Bill Whiting, ‘An Early Work Late in Life’

A series of happenstances led local artist Bill Whiting to put pen to paper to relive and re-experience years of memories about his late lover and his former life.

Whiting’s “An Early Work Late in Life: The Art and Life of Danny Allen” is a memoir-styled work that traces Whiting’s relationship with artist Danny Allen in the late 1960s and early ’70s in Rochester, N.Y., a time rife with free love and cannabis-smoking.

The story showcases Allen’s art and writing, which gives deeper insight into the complex and talented artist who readers learn from the beginning took his own life in 1974 at the age of 28.

Whiting’s tribute to Allen was rather serendipitous: Nearly 40 years after Allen’s suicide, a friend sent Whiting a forwarded email from an intern at the Rochester Memorial Art Gallery, who had found one of Allen’s paintings in storage. The initial email correspondence led the work, “Sunny Ducks,” to ultimately be featured in a collection of rarely seen gallery pieces — and opened a floodgate of memories for Whiting.

Whiting, who operates a political blog and is also working on publishing a series of short stories, started a blog recollecting his life with Allen, in part based on his own journals and featuring Allen’s own works — which the late artist’s family ultimately suggested he turn into a book.

“Once I got that first email, I started bringing out Dan’s portfolios and slides of his work and started the blog,” he said. “I got Dan’s family and mutual friends involved so people could comment and share their own recollections.

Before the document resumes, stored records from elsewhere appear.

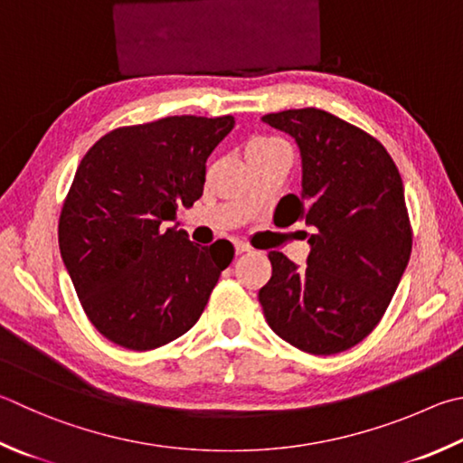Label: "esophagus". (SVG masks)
I'll return each instance as SVG.
<instances>
[{"label": "esophagus", "mask_w": 463, "mask_h": 463, "mask_svg": "<svg viewBox=\"0 0 463 463\" xmlns=\"http://www.w3.org/2000/svg\"><path fill=\"white\" fill-rule=\"evenodd\" d=\"M250 247L247 245L245 241H234V253L237 255H242V253H249Z\"/></svg>", "instance_id": "34e87169"}]
</instances>
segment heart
<instances>
[{
  "label": "heart",
  "mask_w": 463,
  "mask_h": 463,
  "mask_svg": "<svg viewBox=\"0 0 463 463\" xmlns=\"http://www.w3.org/2000/svg\"><path fill=\"white\" fill-rule=\"evenodd\" d=\"M285 146L283 141L275 139V137H255L249 141L247 146V154H253V151H267V149H275V147H281Z\"/></svg>",
  "instance_id": "1"
}]
</instances>
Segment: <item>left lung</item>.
<instances>
[{"mask_svg": "<svg viewBox=\"0 0 463 463\" xmlns=\"http://www.w3.org/2000/svg\"><path fill=\"white\" fill-rule=\"evenodd\" d=\"M296 137L301 194L285 196L291 222L314 226L307 265L269 253L259 289L271 330L291 346L330 356L363 342L381 322L413 247L401 174L371 133L316 107L263 115Z\"/></svg>", "mask_w": 463, "mask_h": 463, "instance_id": "1", "label": "left lung"}]
</instances>
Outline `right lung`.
<instances>
[{"label":"right lung","instance_id":"1","mask_svg":"<svg viewBox=\"0 0 463 463\" xmlns=\"http://www.w3.org/2000/svg\"><path fill=\"white\" fill-rule=\"evenodd\" d=\"M234 117L174 115L109 131L80 159L58 221V245L87 317L117 346H165L198 322L231 265L165 229L203 196L206 159Z\"/></svg>","mask_w":463,"mask_h":463}]
</instances>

So it was part my journals and also a group effort in a way. People would tweak my memory about something and a whole door would open, and a number of things I’d forgotten would come back to me.”

The book tells of all facets of Whiting and Allen’s relationship — playful moments in their apartment, adventures with hippie friends, an eclectic cast of characters involved in their lives — but also the darker issues they dealt with, including Allen’s depression, often evinced through his drawings.

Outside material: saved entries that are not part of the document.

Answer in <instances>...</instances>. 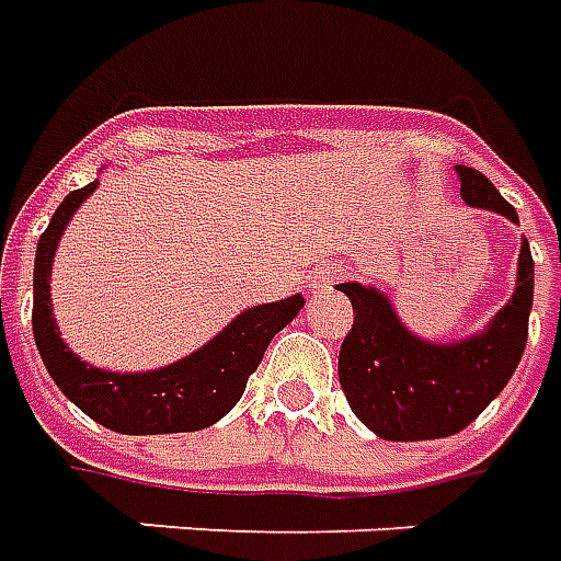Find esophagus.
Here are the masks:
<instances>
[{
    "instance_id": "obj_1",
    "label": "esophagus",
    "mask_w": 561,
    "mask_h": 561,
    "mask_svg": "<svg viewBox=\"0 0 561 561\" xmlns=\"http://www.w3.org/2000/svg\"><path fill=\"white\" fill-rule=\"evenodd\" d=\"M337 277H341V272H337V268H320V272L308 277V287H311V289H325V287H329V284H335Z\"/></svg>"
}]
</instances>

Whiting said he dealt with longstanding issues of guilt after Allen’s suicide, which writing the book helped him to again confront.

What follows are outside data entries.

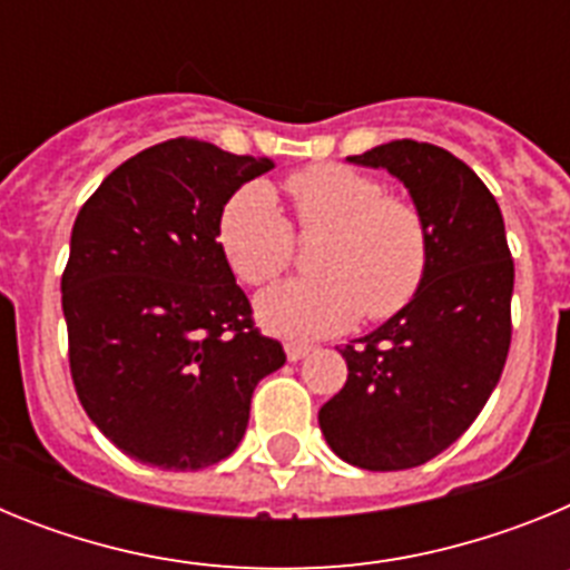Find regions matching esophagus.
<instances>
[{"label":"esophagus","mask_w":570,"mask_h":570,"mask_svg":"<svg viewBox=\"0 0 570 570\" xmlns=\"http://www.w3.org/2000/svg\"><path fill=\"white\" fill-rule=\"evenodd\" d=\"M285 354H288L291 362H299L302 356L311 354V345H305V342H285Z\"/></svg>","instance_id":"1"}]
</instances>
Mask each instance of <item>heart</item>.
I'll return each mask as SVG.
<instances>
[{"instance_id":"heart-1","label":"heart","mask_w":570,"mask_h":570,"mask_svg":"<svg viewBox=\"0 0 570 570\" xmlns=\"http://www.w3.org/2000/svg\"><path fill=\"white\" fill-rule=\"evenodd\" d=\"M302 234L328 230L316 250L320 276L285 279L256 299L262 328L291 340H320L367 320H391L420 294L431 262V234L411 199L385 194L365 170L336 163L285 179ZM216 239L230 271L265 285L288 268L296 239L274 188L242 185L219 214Z\"/></svg>"}]
</instances>
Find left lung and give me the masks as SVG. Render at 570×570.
<instances>
[{
	"label": "left lung",
	"instance_id": "8db88e82",
	"mask_svg": "<svg viewBox=\"0 0 570 570\" xmlns=\"http://www.w3.org/2000/svg\"><path fill=\"white\" fill-rule=\"evenodd\" d=\"M347 159L402 179L425 216L431 262L407 308L340 347L347 380L320 407V428L340 460L405 471L460 440L500 382L513 259L493 194L445 148L394 139Z\"/></svg>",
	"mask_w": 570,
	"mask_h": 570
}]
</instances>
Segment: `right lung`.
<instances>
[{"instance_id": "add662e5", "label": "right lung", "mask_w": 570, "mask_h": 570, "mask_svg": "<svg viewBox=\"0 0 570 570\" xmlns=\"http://www.w3.org/2000/svg\"><path fill=\"white\" fill-rule=\"evenodd\" d=\"M271 168L176 136L110 170L73 223L70 376L90 422L145 465L199 471L234 454L256 382L285 365L216 242L225 203Z\"/></svg>"}]
</instances>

“It took a long time for me to see that Dan’s choices were really his own. For many years, I blamed myself for his decision, which in hindsight is a natural one, although it may not be an accurate one,” he said. “But I’ve forgiven myself to a large degree. I learned through this process that people admired me more than I thought, which helped.”

Since the book’s publication, Whiting said friends of Allen have continued to contact him with stories and works of Allen, some of which he hopes to include in future reprints.

Although Allen lived a short life, Whiting said he saw through the writing of the book that his impact has been lifelong.

“I realized how much I loved Danny and still do to this day. I will always miss him and, until this writing came along, I spent a lot of years trying to push him down into a place in my heart and memory where he wasn’t omnipresent. But that didn’t work. He is always going to be on my mind and in my heart, and doing this allowed me to say that that’s OK. He is the love of my life, and I can embrace that and not try to run away from it; I needed to just let that be a part of me and now it is.”

Bill Whiting will read from “An Early Work Late in Life” at 5:30 p.m. June 1 at Giovanni’s Room, 345 S. 12th St.